Once compromised, software is installed on that device that can kick off a variety of attacks as described in the source code, such as UDP or ACK flooding, DNS water torture, HTTP request flooding, and other volume-based attacks.

In the most recent attack, Dyn's services were knocked offline. Since Dyn provided DNS services exclusively for some major services, that meant that we could no longer figure out "where" on the Internet these services lived.

How big is Mirai?

Given the vagaries of internet-wide scanning, it's hard to say how many devices were involved in the Mirai botnet, but the order of magnitude looks to be in the hundreds of thousands range. For a sense of scale, we can look at the recent scans from the National Exposure Index, where we found 15 million apparent telnet servers. We also peeked at a recent Sonar scan of HTTPS certificates, where we found about 315,000 web servers providing a certificate associated with Dahua Technologies, one of the vendors of video surveillance systems that was targeted in the attack. Not all of these telnet servers or video systems are going to be vulnerable, and there are other vendors associated with the attack, but this "hundreds of thousands" figure seems about right.

With all these compromised and compromisable devices, Mirai is capable of sustaining hundreds of gigabytes per second of traffic against a chosen target.

What's Being Done to Fix This?

For this immediate issue, it looks like the heroic engineers at Dyn have been busy reconfiguring their routing in order to be able to weather further attacks. At the same time, their downstream customers are implementing more robust fall-back strategies with other DNS providers. This is not a vote of no confidence against Dyn, of course; disasters and outages happen, and it's only prudent for name-brand services to have fall-backs like this in place.

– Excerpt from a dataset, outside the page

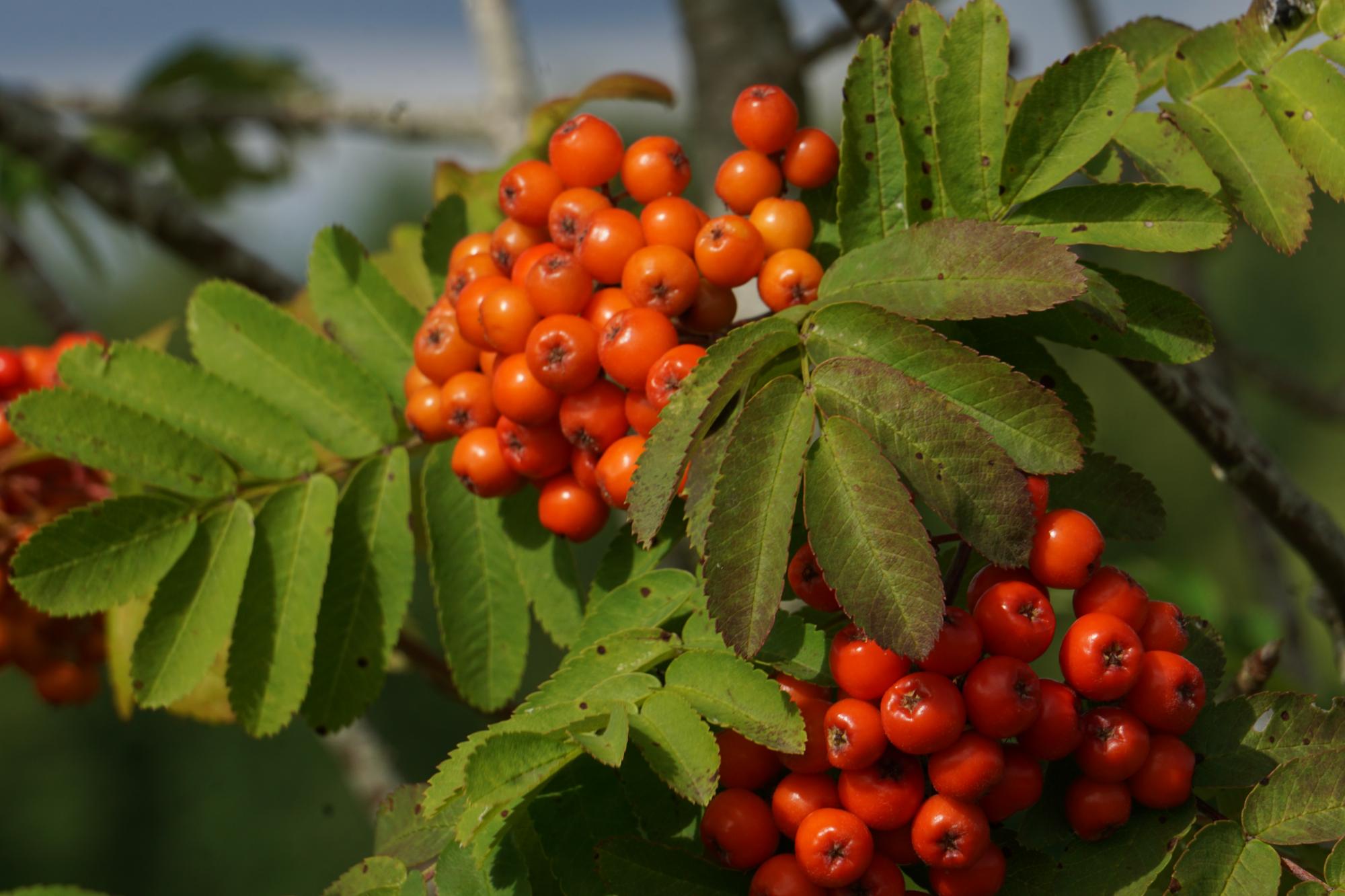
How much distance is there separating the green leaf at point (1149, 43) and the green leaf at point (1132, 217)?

The fundamental problem of having many, many thousands of insecure devices on the internet remains an issue, though. BCP38 describes techniques for filtering traffic at the edge of an Internet Service Provider's network, which helps defend against DoS attack schemes that generate packets with forged source addresses, but this isn't particularly helpful against the threat demonstrated by Mirai.

What Can I Do?

First and foremost, you should not be exposing your telnet ports to the internet. Period. Full stop. End of story.

It doesn't matter how much you think you need unfettered access to telnet over the internet, you need to stop it. Now. There are much better alternative protocols, such as SSH for shell access, and HTTPS for GUI-based control, both of which offer modern security features like encryption and mutual authentication. Don't merely change your telnet access credentials; stop using them, and make it impossible for others to control your network bandwidth via telnet.

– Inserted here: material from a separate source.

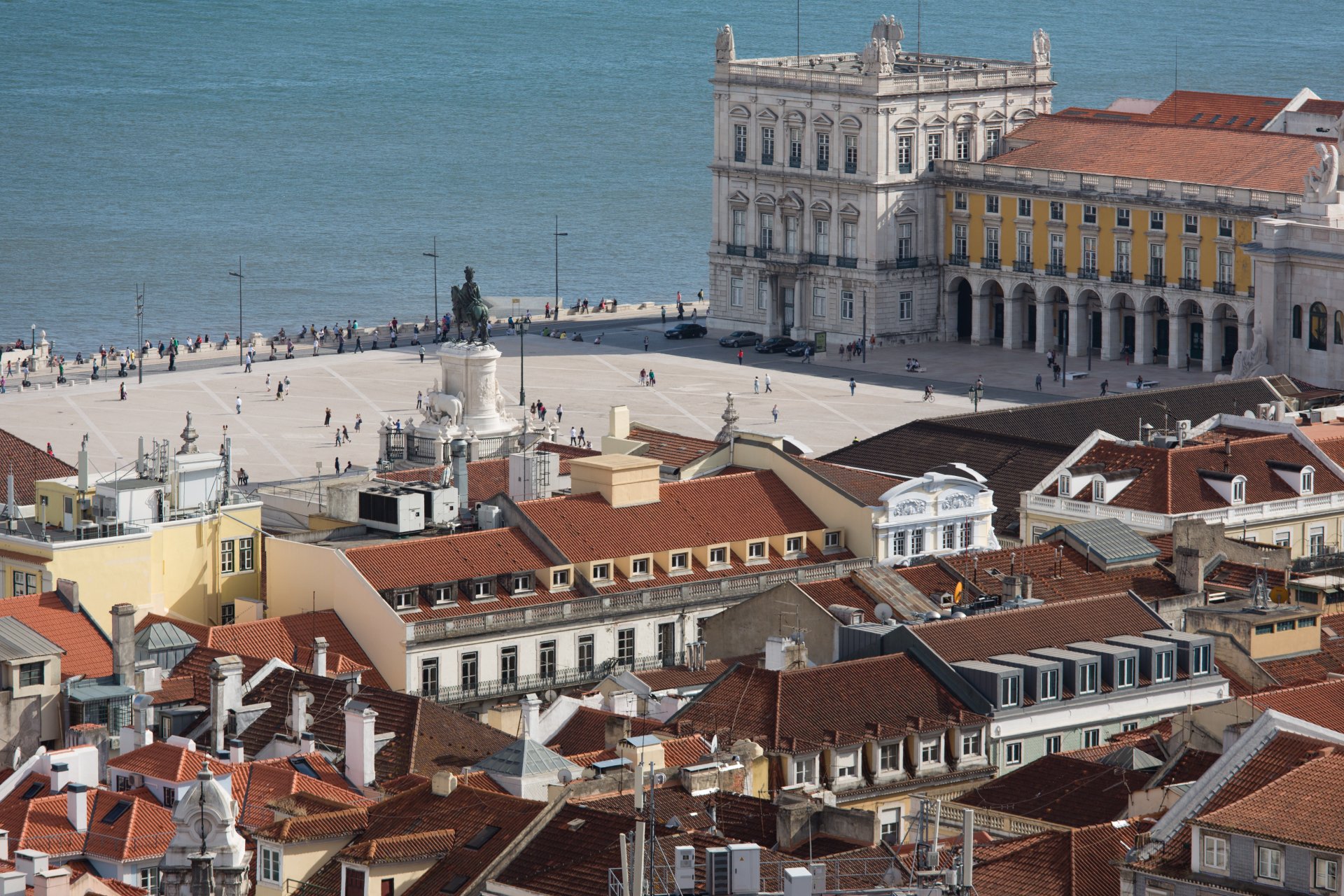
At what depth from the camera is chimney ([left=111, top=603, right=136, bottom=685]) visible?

If you rely on a cloud service — and who doesn't, these days — then you should find out what their redundancy plans are in the event of not only an attack on their infrastructure, but an attack on their upstream providers. Reputable providers are quite forthcoming with sharing this information with their customers, and usually publish real-time status pages, like this one.

The Post-Mirai Reality

Unfortunately, the cost associated with exposing insecure devices is not just borne by the operators of these devices. While it may be creepy to know that anonymous, internet-based attackers can access your home or office camera feeds, the attacker in this case was not interested in those video streams at all. Instead, the attacker only cared about the processing power and network bandwidth of the vulnerable device.

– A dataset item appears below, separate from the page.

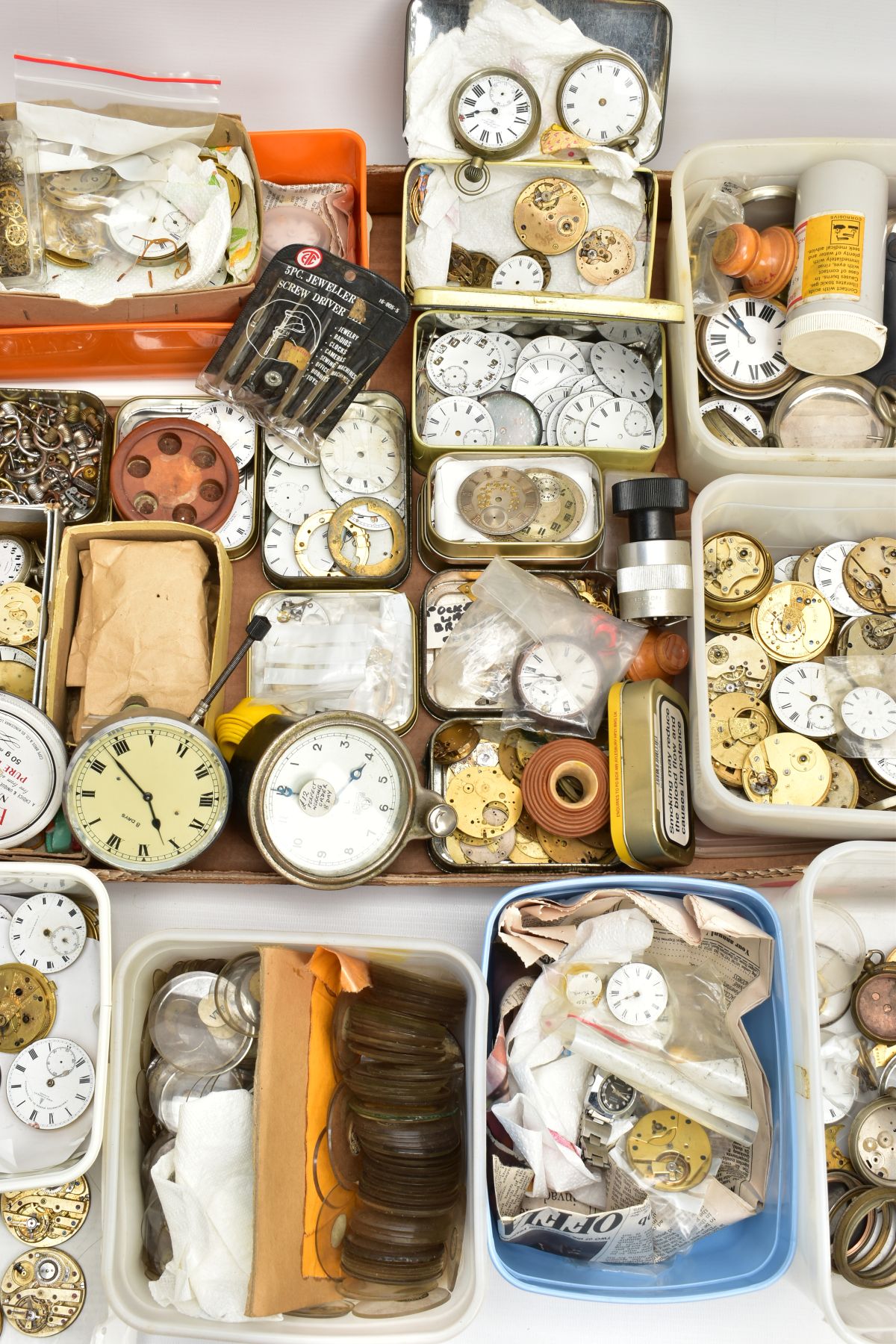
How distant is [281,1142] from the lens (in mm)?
1356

Solving for externalities like this is extremely difficult, but given our track record, we know that technology professionals are pretty gifted at coming up with novel solutions to seemingly intractable problems. I'm confident we can come up with a solution that protects IoT devices, protects the rest of the network from those IoT devices, and still manages to preserve the open and distributed nature of the internet.